§ Texte proposé

|---|

Sur la route de Compostelle - France / Espagne à pied (2024) - 18ème étape : Hornillos del Camino - Castrojeriz (19 km)
Nous sommes le mercredi 24 avril. J’entame à Hornillos del Camino mon avant-dernière étape, et dans trois jours je serai rentré à la maison. Je ne pense pas encore pleinement au retour, simplement à me projeter sur ce tracé du jour, de vingt kilomètres, en pleine meseta. De toutes les étapes effectuées jusque-là, ce sera la plus pure, entre deux villages, sur le grand plateau de la Castille-et-Léon, et en solitaire. Pour la majorité des pèlerins lancés vers le champ de l’étoile, il s’agit probablement d’une étape de transition. Là où j’en suis sur mon parcours, c’est une projection vers la fin.
A l'assaut de la meseta
Entre Hornillos del Camino y Hontanas - 24 avril 2024
Pureté
Je n’ai pas d’émotion particulière en ce matin-là. Je descends prendre le petit-déjeuner que je n’ai pas réservé, pour le budget, pour vider le sac à dos aussi, et je côtoie le groupe de retraités français arrivé là la veille. Le départ est paisible, je n’attends personne et à l’inverse, personne ne m’attend non plus. A Hornillos del Camino, retrouver le chemin est tout simple : il passe devant l’auberge El Alfar. Il me suffit de prendre à gauche, et, avec -2°C mais déjà un soleil éclatant, de laisser le corps se réchauffer tout en étant bien couvert. Peu après le départ, lancé sur la piste en faux plat montant pour retrouver le sommet du plateau, je rejoins Gerd et Daniela, les deux allemands, avec qui j’ai fait un bon bout de chemin. De tous les pèlerins que j’ai rencontrés, s’ils devaient figurer sur les dix doigts de ma main, ils y seraient sans aucun doute. Contrairement à Estella, ils ne sont pas plus rapides que moi. Chacun avance à son rythme, mais le rythme évolue au fur et à mesure des étapes. Le chemin partait en direction de Yudego, mais il a bifurqué à gauche pour prendre la direction de Hontanas.
L’ambiance de pureté se poursuit sur ce parcours, sinueux, montant progressivement jusqu’au point culminant. La pente n’est pas assez raide pour générer de la fatigue, surtout en ce début d’étape. J’atteins le sommet après à peu près une heure de marche, et cent mètres de dénivelé positif. Le sommet n’est pas marqué dans le paysage, ni spectaculaire, mais il y a longtemps sur le Camino que la vue est ouverte sur les environs. La meseta, ce n’est pas parfaitement plat, ce plateau est quand même fait de quelques petits vallons, peu creusés, suffisamment pour donner une perspective moins monotone au paysage. Elle est aussi parfois couverte d’éoliennes, visibles des dizaines de kilomètres à la ronde, comme sur l’Alto del Perdón.

|---|

§ Données affichées
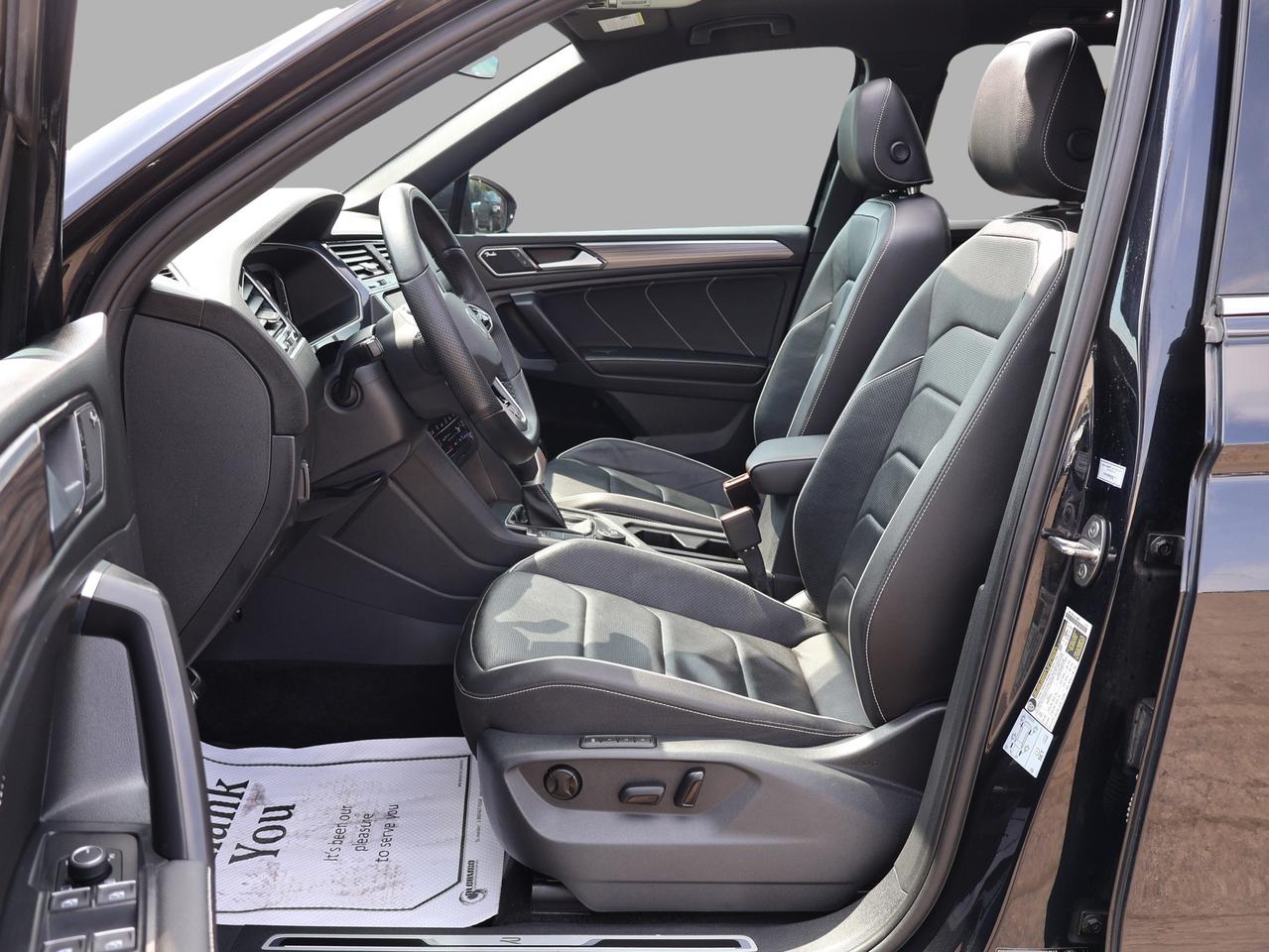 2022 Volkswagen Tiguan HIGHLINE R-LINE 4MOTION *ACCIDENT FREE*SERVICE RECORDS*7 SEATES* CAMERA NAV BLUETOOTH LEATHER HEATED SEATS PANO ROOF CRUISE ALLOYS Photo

|---|

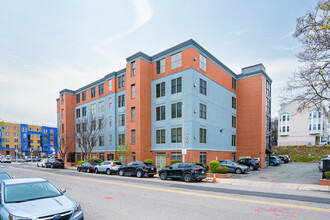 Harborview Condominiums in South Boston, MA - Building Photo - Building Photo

|---|

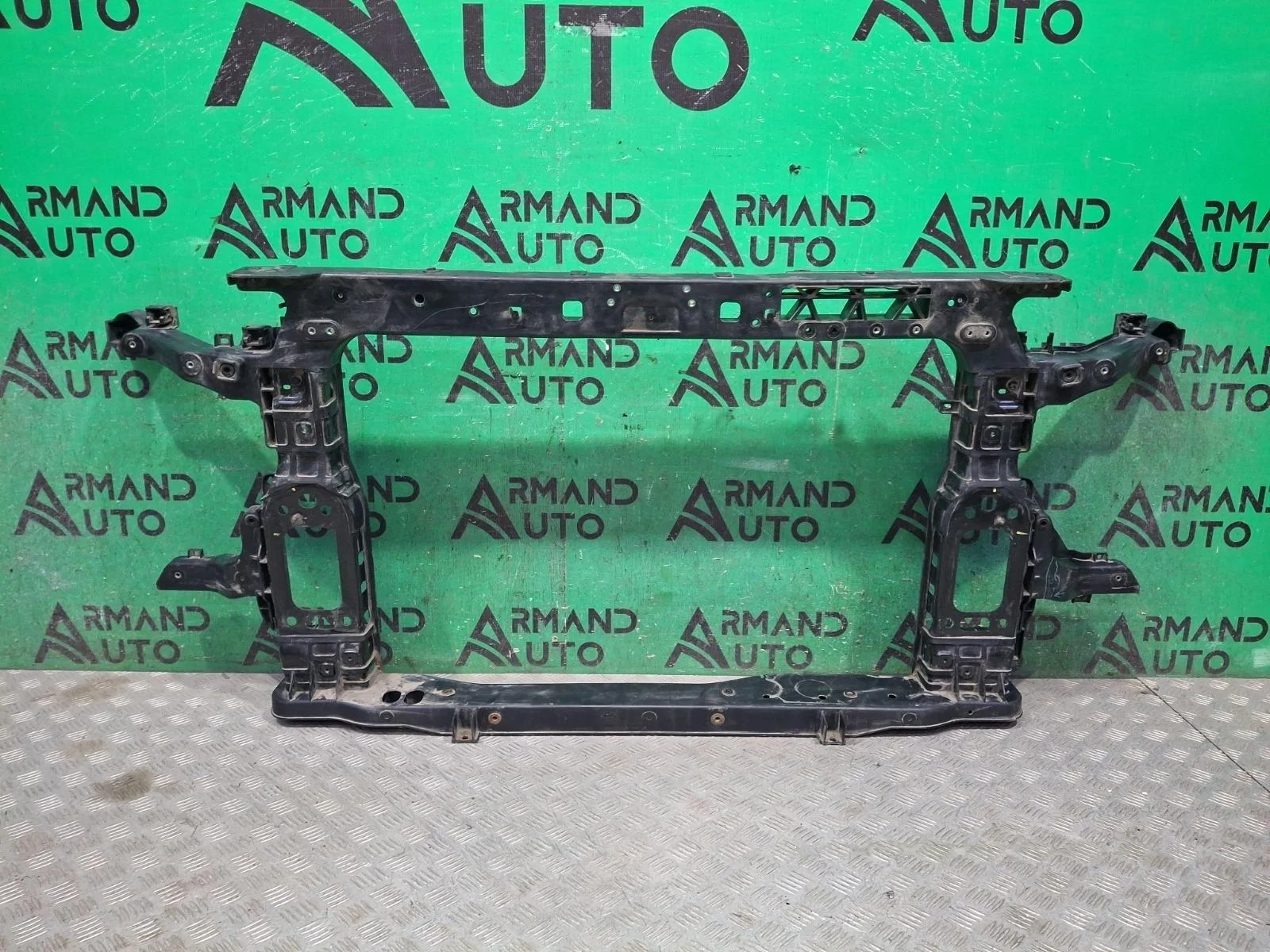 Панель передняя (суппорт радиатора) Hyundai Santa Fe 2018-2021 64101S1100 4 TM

|---|

§ Questions d’étude
- 1) Relevez tous les noms de localités cités dans le paragraphe du récit qui commence par « Je n’ai pas d’émotion particulière ».
- 2) Recopiez tout le passage du récit, de « Nous sommes le » jusqu’à « vers la fin. ».
Appuyez-vous uniquement sur le récit pour répondre.

§ Réponses aux questions
- 1) Hornillos del Camino, Estella, Yudego, Hontanas

- 2)
Nous sommes le mercredi 24 avril. J’entame à Hornillos del Camino mon avant-dernière étape, et dans trois jours je serai rentré à la maison. Je ne pense pas encore pleinement au retour, simplement à me projeter sur ce tracé du jour, de vingt kilomètres, en pleine meseta. De toutes les étapes effectuées jusque-là, ce sera la plus pure, entre deux villages, sur le grand plateau de la Castille-et-Léon, et en solitaire. Pour la majorité des pèlerins lancés vers le champ de l’étoile, il s’agit probablement d’une étape de transition. Là où j’en suis sur mon parcours, c’est une projection vers la fin.